#### Ausgangstext ####

Jahrestagung der Leopoldina

III Geist-Gesellschaft: Wie geht die Gesellschaft mit den Erkenntnissen der Neurobiologie um?

Die erste (!) referierende Frau auf der Tagung, Elisabeth André von der Universität Augsburg ist Informatikerin und eine Koryphäe auf dem Gebiet der Mensch-Maschine-Kommunikation. Sie präsentierte ihre Forschung zu simulierten Emotionen. Ihre empathischen Roboter und animierten Figuren werden sowohl bei Walt Disney, als auch für  Präventivmaßnahmen gegen Mobbing an Schulen oder in der Gender- und Rassismusforschung erfolgreich eingesetzt.

Die zweite Frau in der Runde, Bettina Schöne-Seifert ist Mitglied im Nationalen Ethikrat und machte in ihrem Vortrag klar, dass die meisten populären Vorwürfe gegenüber den Neurowissenschaften zu Biologismus und Reduktionismus inhaltsarm und fehlerhaft seien.

Hans-Peter Blossfeld arbeitet auf dem Gebiet der Lebensverlaufsforschung und ergründet die sozioökonomischen Mechanismen, die dazu führen, dass  Kinder unterschiedliche Lebens- und Bildungswege einschlagen, obwohl sie dieselben intellektuellen Voraussetzungen mitbringen. Ein politisch sehr aktuelles Thema, wenn es um Betreuungsgeld und Ganztagsschulen geht.

Einen historischen Abriss zur Geschichte der "Seele" und des "Freien Willens" zeichnete der Leiter der interdisziplinär forschenden Berlin School of Mind and Brain, Michael Pauen. Gegen Ende nimmt er der ganzen Debatte um die Revolution der forensischen Kriminalistik ("Gehirne bestrafen") den Wind aus den Segeln, da er die Alltagserfahrungen (das subjektive Gefühl der Willensfreiheit) für stärker hält als die Wirkung von neurobiologischen Erkenntnissen auf unser persönliches Handeln.

IV Gesellschaft-Genom: Zwillingsstudien und Epigenetik

In der letzten Session schloss sich der Kreis: Eric Turkheimer von der University of Virginia sprach über die alte nature-nurture Debatte, den Einfluss der Gene und der Umwelt auf das Verhalten. Um diese möglichst sauber voneinander zu trennen, untersucht er ein- und zweieiige Zwillinge, vergleicht aber auch das Genom von Schizophrenie Patienten mit denen von Kontrollgruppen. Sein Interesse gilt nicht mehr dem "WIE VIEL" des Verhaltens wird durch das Genom erklärt, sondern "WAS" verursacht die Unterschiede.

Der Wissenschaftshistoriker Volker Roelcke von der Universität Gießen behauptete in seinem Vortrag, dass die meisten wissenschaftlichen Erkenntnisse nicht zielgerichtet sondern zufällig aufgedeckt werden und man zu lange an wissenschaftlichen Dogmen, wie z.B. an dem zentralen biologischen Dogma der Einbahnstraße zwischen DNA und Protein festgehalten hätte. In der anschließenden Diskussion wurde er dafür scharf kritisiert. Natürlich arbeiten die Wissenschaftler mit Modellen, aber diese seien nicht starr, sondern dynamisch, zudem seien wissenschaftliche Projektplanungen natürlich zielgerichtet.

####

_Aufgabe_: Setze den Tagungsbericht über die Jahrestagung der Leopoldina nach seinem letzten Satz fort. Die Zeilen haben mit dem Tagungsbericht nichts zu tun.

#### Gesammelte Daten ####

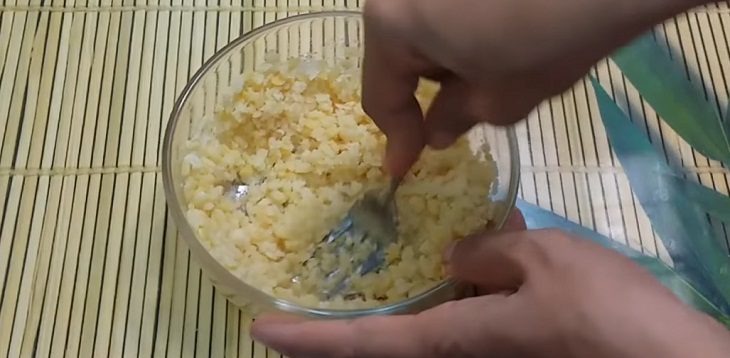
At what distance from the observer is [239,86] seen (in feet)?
2.21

####

_Ergebnis_:
Ein gesellschaftlich brisantes Thema bearbeitet der Mediziner Andreas Plagemann. Er sieht in dem Problem der Überfettung in der westlichen Welt einen Teufelskreis aufgrund der perinatalen Programmierung. Übergewichtige Schwangere setzen ihre Föten einer gefährlichen Umwelt aus, die die Gene für z.B. Wachstumsfaktoren epigenetisch so justieren, dass die geborenen Babys bereits übergewichtig sind und ihr Leben lang bleiben, was sich auch wieder auf die nächste Generation überträgt. Am Ende seines Vortrages nahm er sich die Zeit für einen Appell und sprach besonders die jungen Frauen im Auditorium an, während der Schwangerschaft nicht für zwei zu essen, Muttermilch der Flaschennahrung vorzuziehen und sich ausreichend zu bewegen um der Übergewichts-Epidemie, die die Ursache von vielen "Volkskrankheiten" ist, entgegenzuwirken.

Die Abschlusslesung hielt Chris Frith von der University of London über kollektives Lernen und wie gemeinsame Erfahrungen und der Austausch darüber Kultur erschafft.

Es wäre doch wünschenswert, wenn die Jahresversammlung 2013 der Leopoldina etwas dazu beiträgt, dass wir akzeptieren, dass wir uns unsere Persönlichkeit nicht "aus freien Stücken" ausgesucht haben, sondern die evolutionären und mechanistischen Ursachen unseres Verhaltens begreifen. Wenn wir diese einfache Idee verinnerlicht haben, können wir unsere Mitmenschen ein wenig gerechter beurteilen statt vorschnell zu verurteilen.